June C/A deficit at USD3.5bn is slightly below the median expectation, although it continues to deteriorate on a YoY basis. In June, Turkey printed  a USD3.5bn C/A deficit, slightly below our USD3.6bn estimate, which is also the median expectation. This compares unfavourably with the USD1.2bn deficit of June 2021, thereby leading to a further rise in the 12-month rolling deficit to USD32.7bn from last month’s USD30.4bn (which is revised from USD29.5bn), and up from USD13,6bn at end-2021. Meanwhile, the y-t-d C/A deficit has also reached USD32.4bn (USD13.4bn in the same period of 2021).

Official reserves fell by USD2.0bn despite the help of unregistered capital inflows. Capital account also produced an outflow of USD2.5bn, particularly attributable to the USD1.6bn outflow in portfolio investments and the private sector’s USD1.3bn net loan redemptions and USD0.8bn worth of transfers abroad.

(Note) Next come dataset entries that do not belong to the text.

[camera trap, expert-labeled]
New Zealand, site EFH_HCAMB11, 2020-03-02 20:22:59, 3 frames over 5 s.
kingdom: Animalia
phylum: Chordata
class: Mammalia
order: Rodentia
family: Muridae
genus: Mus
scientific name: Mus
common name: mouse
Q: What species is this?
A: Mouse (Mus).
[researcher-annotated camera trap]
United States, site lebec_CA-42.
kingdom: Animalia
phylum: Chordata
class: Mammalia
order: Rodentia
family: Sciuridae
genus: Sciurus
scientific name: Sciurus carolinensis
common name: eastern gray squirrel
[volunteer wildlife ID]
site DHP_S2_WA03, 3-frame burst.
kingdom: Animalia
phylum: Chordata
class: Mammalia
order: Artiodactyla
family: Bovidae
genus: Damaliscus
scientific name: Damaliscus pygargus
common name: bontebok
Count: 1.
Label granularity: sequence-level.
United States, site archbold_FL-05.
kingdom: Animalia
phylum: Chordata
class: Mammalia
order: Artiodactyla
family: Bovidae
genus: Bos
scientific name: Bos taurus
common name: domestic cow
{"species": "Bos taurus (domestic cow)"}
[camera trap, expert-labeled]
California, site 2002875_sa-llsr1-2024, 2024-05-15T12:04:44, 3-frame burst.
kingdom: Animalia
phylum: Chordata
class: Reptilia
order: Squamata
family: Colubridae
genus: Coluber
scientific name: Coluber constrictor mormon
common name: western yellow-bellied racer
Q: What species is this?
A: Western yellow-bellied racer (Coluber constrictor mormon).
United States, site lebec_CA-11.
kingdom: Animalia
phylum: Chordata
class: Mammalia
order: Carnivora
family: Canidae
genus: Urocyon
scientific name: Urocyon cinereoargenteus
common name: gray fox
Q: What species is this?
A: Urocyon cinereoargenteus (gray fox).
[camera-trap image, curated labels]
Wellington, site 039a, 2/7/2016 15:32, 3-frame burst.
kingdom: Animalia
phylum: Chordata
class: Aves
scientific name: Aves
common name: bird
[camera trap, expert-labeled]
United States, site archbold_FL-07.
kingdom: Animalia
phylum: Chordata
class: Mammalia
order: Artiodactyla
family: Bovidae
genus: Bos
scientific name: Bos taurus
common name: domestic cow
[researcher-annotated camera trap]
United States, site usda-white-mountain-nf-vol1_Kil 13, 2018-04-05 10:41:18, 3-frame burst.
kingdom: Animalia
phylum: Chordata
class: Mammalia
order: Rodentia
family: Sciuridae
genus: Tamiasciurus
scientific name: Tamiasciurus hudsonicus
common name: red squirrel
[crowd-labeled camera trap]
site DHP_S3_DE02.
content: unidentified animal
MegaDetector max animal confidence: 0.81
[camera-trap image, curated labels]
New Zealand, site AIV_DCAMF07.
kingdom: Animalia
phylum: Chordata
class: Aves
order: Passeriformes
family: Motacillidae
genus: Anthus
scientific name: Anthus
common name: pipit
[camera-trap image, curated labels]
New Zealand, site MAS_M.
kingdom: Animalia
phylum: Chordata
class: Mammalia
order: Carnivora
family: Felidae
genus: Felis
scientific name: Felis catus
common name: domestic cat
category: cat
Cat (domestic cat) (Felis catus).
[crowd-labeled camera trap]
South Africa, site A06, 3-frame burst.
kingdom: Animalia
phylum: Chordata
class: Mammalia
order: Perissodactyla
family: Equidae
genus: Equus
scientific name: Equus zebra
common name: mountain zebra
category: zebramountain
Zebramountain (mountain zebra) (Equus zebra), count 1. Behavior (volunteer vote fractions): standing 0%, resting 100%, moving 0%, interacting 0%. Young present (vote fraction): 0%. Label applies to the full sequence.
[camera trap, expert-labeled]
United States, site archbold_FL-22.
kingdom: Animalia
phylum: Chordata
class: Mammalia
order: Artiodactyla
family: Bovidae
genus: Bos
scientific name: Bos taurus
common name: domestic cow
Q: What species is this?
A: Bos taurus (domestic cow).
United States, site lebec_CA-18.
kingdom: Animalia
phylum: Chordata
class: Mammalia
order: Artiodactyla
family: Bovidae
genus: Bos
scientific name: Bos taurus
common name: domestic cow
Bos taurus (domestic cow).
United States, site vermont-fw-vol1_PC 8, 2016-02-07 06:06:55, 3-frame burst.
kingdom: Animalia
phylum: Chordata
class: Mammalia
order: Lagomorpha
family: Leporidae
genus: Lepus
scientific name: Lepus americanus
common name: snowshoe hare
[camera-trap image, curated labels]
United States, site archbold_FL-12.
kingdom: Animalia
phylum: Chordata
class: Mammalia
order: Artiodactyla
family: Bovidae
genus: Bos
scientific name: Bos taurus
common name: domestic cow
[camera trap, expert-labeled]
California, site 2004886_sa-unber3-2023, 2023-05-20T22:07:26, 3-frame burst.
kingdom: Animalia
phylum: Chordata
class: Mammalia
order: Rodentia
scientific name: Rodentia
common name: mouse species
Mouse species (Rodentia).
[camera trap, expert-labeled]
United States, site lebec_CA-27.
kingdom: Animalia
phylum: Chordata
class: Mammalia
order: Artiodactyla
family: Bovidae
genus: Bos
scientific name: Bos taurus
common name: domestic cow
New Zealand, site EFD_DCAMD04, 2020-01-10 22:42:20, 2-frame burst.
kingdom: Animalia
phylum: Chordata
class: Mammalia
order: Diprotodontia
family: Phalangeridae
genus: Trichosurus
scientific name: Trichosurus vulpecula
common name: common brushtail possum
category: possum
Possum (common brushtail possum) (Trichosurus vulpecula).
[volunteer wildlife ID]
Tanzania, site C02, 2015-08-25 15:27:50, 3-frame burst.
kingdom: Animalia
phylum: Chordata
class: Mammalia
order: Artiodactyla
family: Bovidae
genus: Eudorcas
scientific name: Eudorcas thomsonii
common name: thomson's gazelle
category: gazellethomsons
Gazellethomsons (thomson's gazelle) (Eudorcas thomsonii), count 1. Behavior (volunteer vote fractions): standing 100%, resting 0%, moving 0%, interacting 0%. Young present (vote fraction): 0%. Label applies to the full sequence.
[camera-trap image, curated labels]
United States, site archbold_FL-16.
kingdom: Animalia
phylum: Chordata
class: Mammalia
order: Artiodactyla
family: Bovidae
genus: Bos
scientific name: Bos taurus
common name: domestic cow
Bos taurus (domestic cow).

These were partially counterbalanced by USD1.0bn inflows in FDI. Meanwhile, the net errors-and-omissions item remained significant at USD4.0bn, bringing the y-t-d inflows from this channel to USD17.5bn (on top of the USD7.6bn inflow registered in 2021). Official reserves still registered a loss of USD2.0bn, bringing the y-t-d deceleration here to USD12.3bn.

 

Massive energy imports have been the major factor

 

Massive energy imports have been the major factor behind the rising foreign trade deficit. There has been a dramatic increase in our energy import costs, particularly since late 2021. Specifically, the monthly average of energy imports, which was roughly $4 billion per month last year, reached almost $8 billion in the first 7 months of 2022. It should be noted that this amount is also well above the historical averages.

 

Turkish Economy Won’t Survive The Winter

For instance, even in 2011-2014, when the price of Brent oil fluctuated between $100-$110, the monthly average energy import cost was roughly $4.5 billion. Apart from the rise in Brent oil price, the increase in the spot natural gas prices has been much greater since the beginning of 2021 (European natural gas TTF prices are currently 6-7 times higher than historical averages), which we think explains the massive YoY rise in energy imports. Accordingly, the energy import cost of $50 billion last year (roughly an average of $45 billion over the last 10 years) could reach $90-100 billion in the whole of 2022

 

The rise in imports is actually widespread

 

Yet, the rise in imports is actually widespread, and not limited to energy. Apart from the spiking energy import bill, the import-dependent nature of manufacturing also adds to the rising C/A deficit, as intermediate goods imports (excluding oil and gold) rise at the same pace as exports. On top of that, we have been observing some revival in capital goods and consumption goods imports over the past few months, which respectively increased by 7% and 23% YoY in the May-July period.

 

C/A deficit could soar over 6% of GDP!!!

C/A deficit is likely to mount in the remainder of the year, rising to roughly 6% of GDP. Despite the very strong tourism season, we expect the rising trend in the C/A deficit to prevail in the remainder of the year, particularly attributable to the mounting energy import costs, and an expected slowdown in exports. Also considering the ongoing acceleration in imports, we now revise our end-2022 C/A deficit estimate to USD49bn (roughly 6% of GDP), or probably above, up from our prior USD43bn estimate.

Furthermore, as we do not expect a material change in capital account dynamics, we would expect this deficit to continue to be financed largely through unregistered inflows (the net errors and omissions item) and some loss in official reserves.